Kinetic analysis of the reaction catalyzed by chitinase A1 from Bacillus circulans WL‐12 toward the novel substrates, partially N ‐deacetylated 4‐methylumbelliferyl chitobiosides
2000; Wiley; Volume: 476; Issue: 3 Linguagem: Inglês
10.1016/s0014-5793(00)01729-4
ISSN1873-3468
AutoresYuji Honda, Shinji Tanimori, Mitsunori Kirihata, Satoshi Kaneko, Ken Tokuyasu, Masayuki Hashimoto, Takeshi Watanabe, Tamo Fukamizo,
Tópico(s)Legume Nitrogen Fixing Symbiosis
ResumoThe kinetic behavior of chitinase A1 from Bacillus circulans WL-12 was investigated using the novel fluorogenic substrates, N-deacetylated 4-methylumbelliferyl chitobiosides [GlcN-GlcNAc-UMB (2), GlcNAc-GlcN-UMB (3), and (GlcN)(2)-UMB (4)], and the results were compared with those obtained using 4-methylumbelliferyl N, N'-diacetylchitobiose [(GlcNAc)(2)-UMB (1)] as the substrate. The chitinase did not release the UMB moiety from compound 4, but successfully released UMB from the other substrates. k(cat)/K(m) values determined from the releasing rate of the UMB moiety were: 145.3 for 1, 8.3 for 2, and 0.1 s(-1) M(-1) for 3. The lack of an N-acetyl group at subsite (-1) reduced the activity to a level 0.1% of that obtained with compound 1, while the absence of the N-acetyl group at subsite (-2) reduced the relative activity to 5.7%. These observations strongly support the theory that chitinase A1 catalysis occurs via a 'substrate-assisted' mechanism.
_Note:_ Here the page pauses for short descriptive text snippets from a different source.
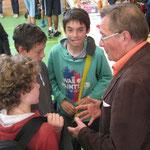 Alain ADAM informe les jeunes U13M de Caen-Sud qu'ils seront récompensés par le CDOS pour leur courage d'être venus disputer la finale sans coach.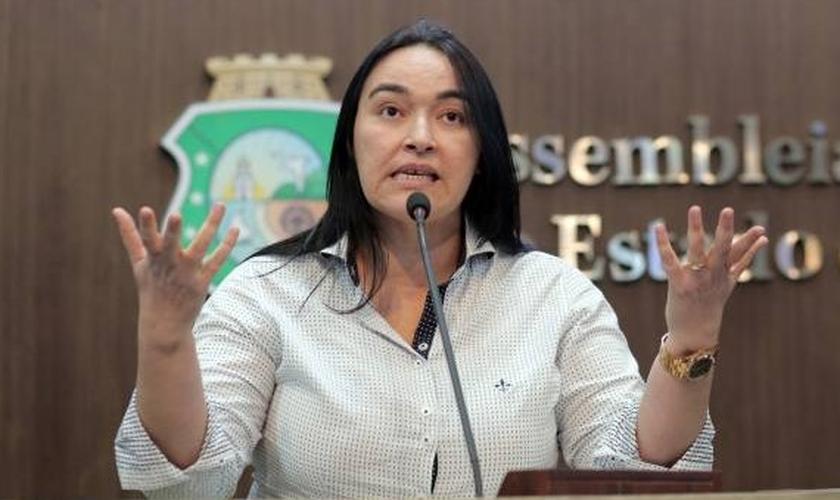 Dra. Silvana é deputada estadual no Ceará, pelo PMDB. (Foto: Dra. Silvana - Blog Oficial)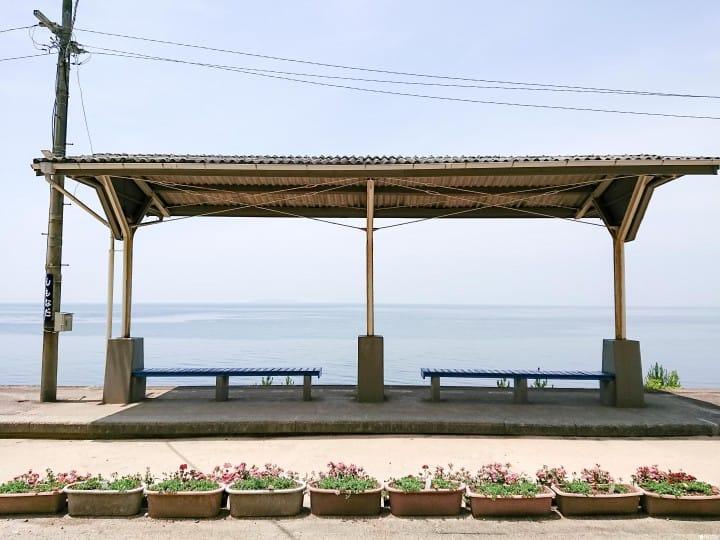 【愛媛】離海最近的車站,神隱少女場景都在這裡等你來朝聖!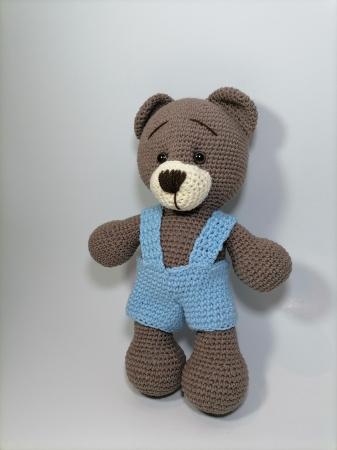 Jucarie crosetata manual, Ursulet cu salopeta albastru, 30 cm2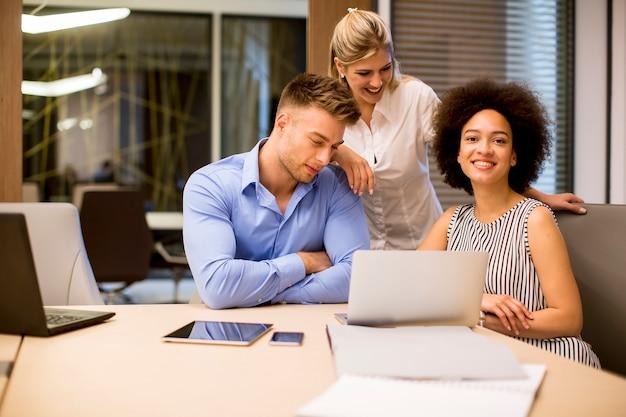 Guarda ai giovani uomini d'affari che lavorano in un ufficio moderno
Using these novel fluorogenic substrates, we were able to quantitatively evaluate the recognition specificity of subsite (-2) toward the N-acetyl group of the substrate sugar residue. The (-2) subsite of chitinase A1 was found to specifically recognize an N-acetylated sugar residue, but this specificity was not as strict as that found in subsite (-1).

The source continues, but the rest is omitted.